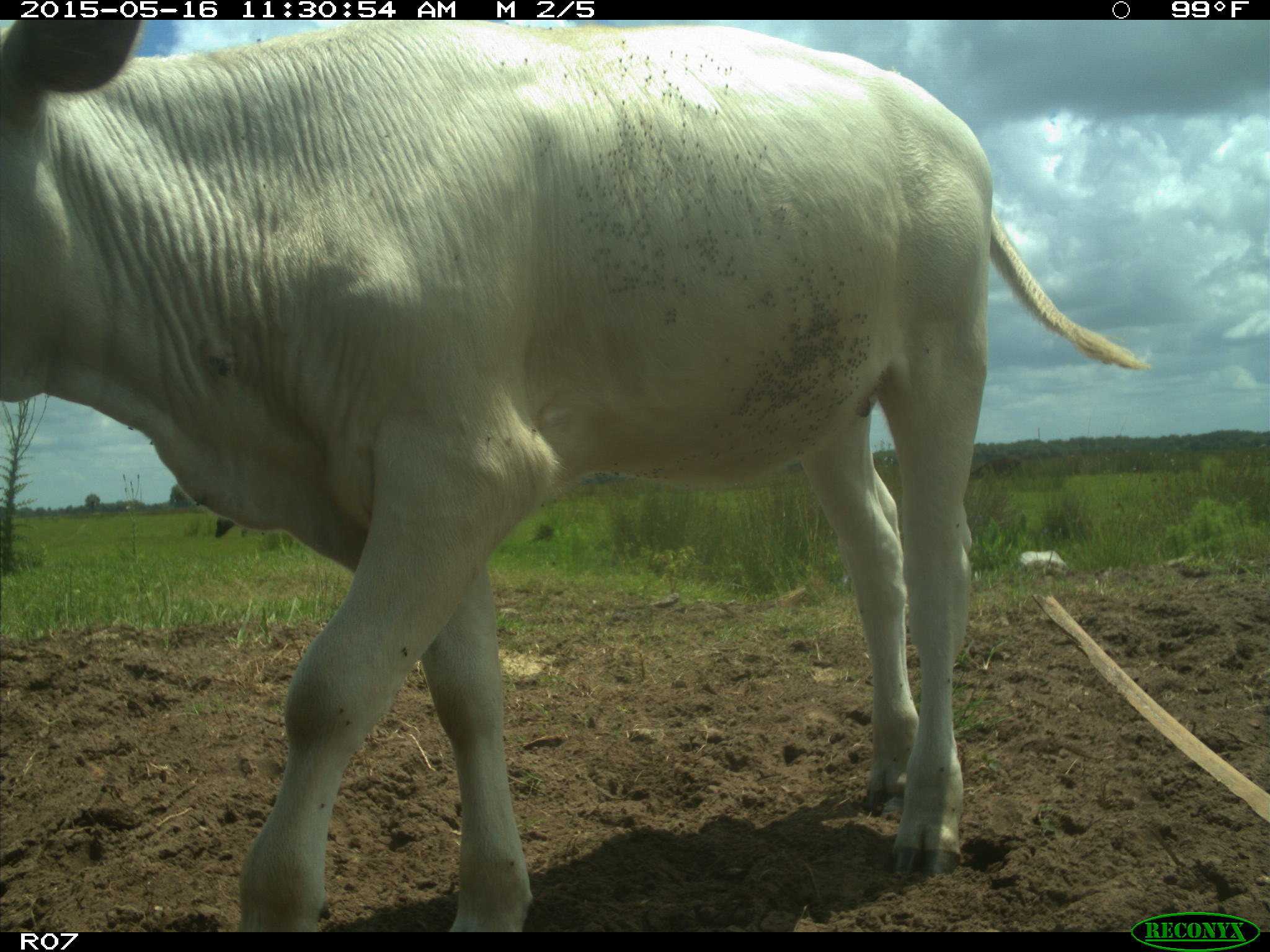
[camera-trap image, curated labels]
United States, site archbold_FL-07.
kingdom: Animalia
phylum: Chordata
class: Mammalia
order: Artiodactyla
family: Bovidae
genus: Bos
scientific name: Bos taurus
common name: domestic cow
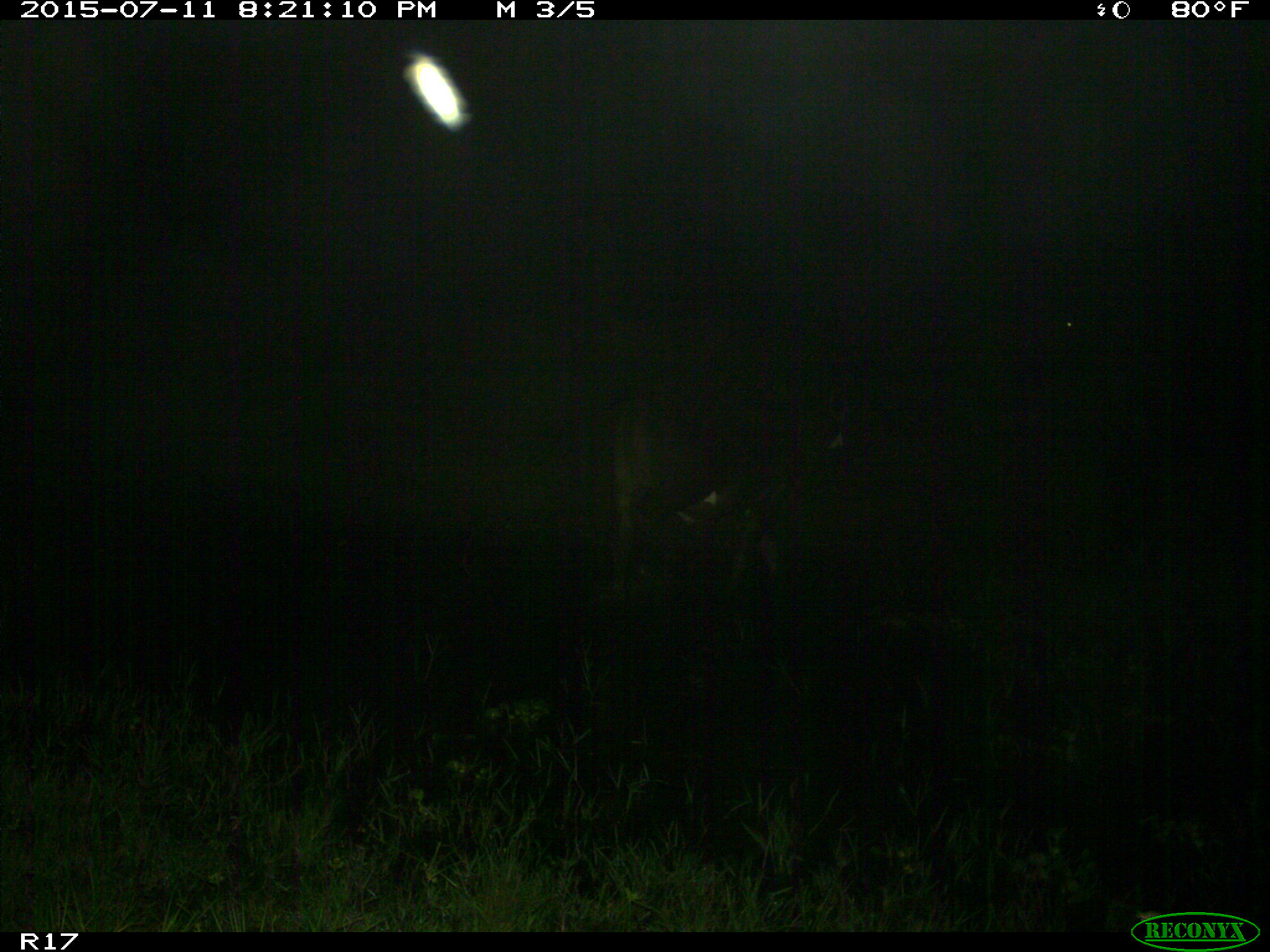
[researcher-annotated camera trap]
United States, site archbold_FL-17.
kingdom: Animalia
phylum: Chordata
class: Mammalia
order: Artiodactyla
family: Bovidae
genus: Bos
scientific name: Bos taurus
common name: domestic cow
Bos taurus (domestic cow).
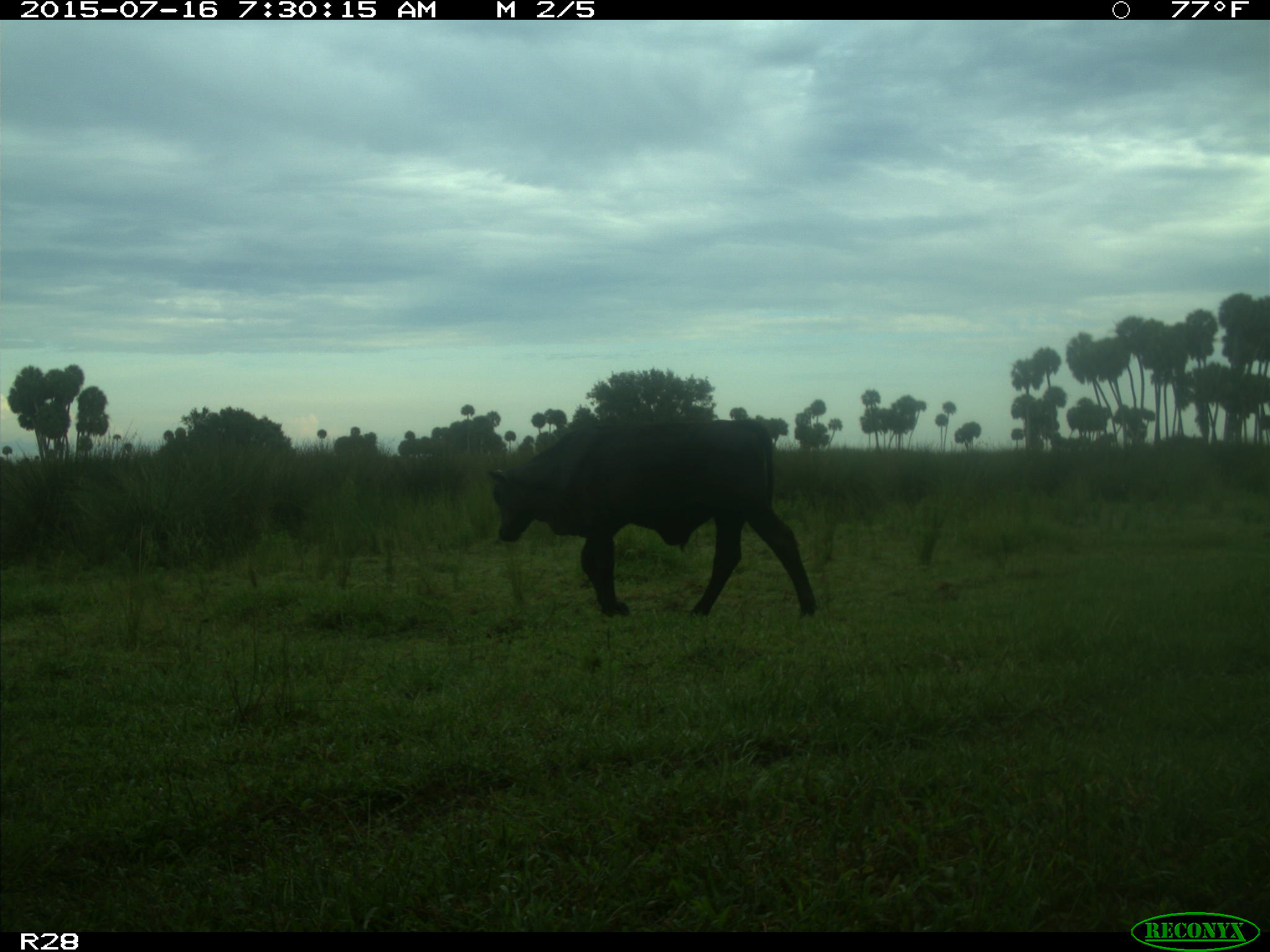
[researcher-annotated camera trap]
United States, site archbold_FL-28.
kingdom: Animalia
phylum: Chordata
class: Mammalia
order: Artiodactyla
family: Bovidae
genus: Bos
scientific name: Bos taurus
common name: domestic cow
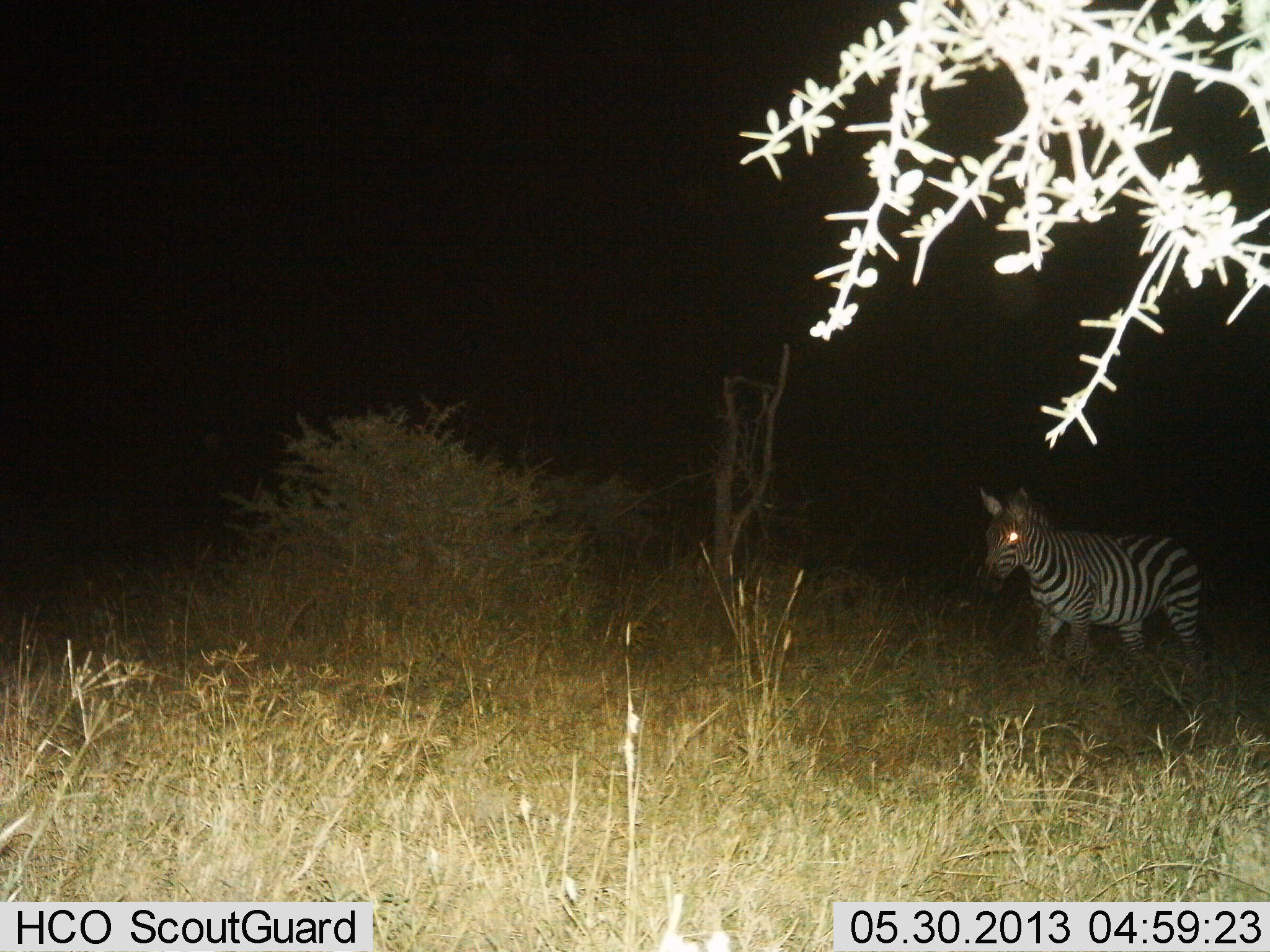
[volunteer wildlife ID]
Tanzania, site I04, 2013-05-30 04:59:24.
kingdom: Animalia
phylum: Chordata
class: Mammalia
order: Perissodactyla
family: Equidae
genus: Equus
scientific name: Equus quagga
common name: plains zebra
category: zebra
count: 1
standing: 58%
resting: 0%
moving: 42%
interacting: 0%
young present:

WHAT THIS TASK INVOLVES:
Nothing but the lines from the one holding "United States, site archbold_FL-28." through the final line of the entries should be retyped, exactly as they stand and without pictures.

YOUR RESPONSE:
United States, site archbold_FL-28.
kingdom: Animalia
phylum: Chordata
class: Mammalia
order: Artiodactyla
family: Bovidae
genus: Bos
scientific name: Bos taurus
common name: domestic cow
[volunteer wildlife ID]
Tanzania, site I04, 2013-05-30 04:59:24.
kingdom: Animalia
phylum: Chordata
class: Mammalia
order: Perissodactyla
family: Equidae
genus: Equus
scientific name: Equus quagga
common name: plains zebra
category: zebra
count: 1
standing: 58%
resting: 0%
moving: 42%
interacting: 0%
young present:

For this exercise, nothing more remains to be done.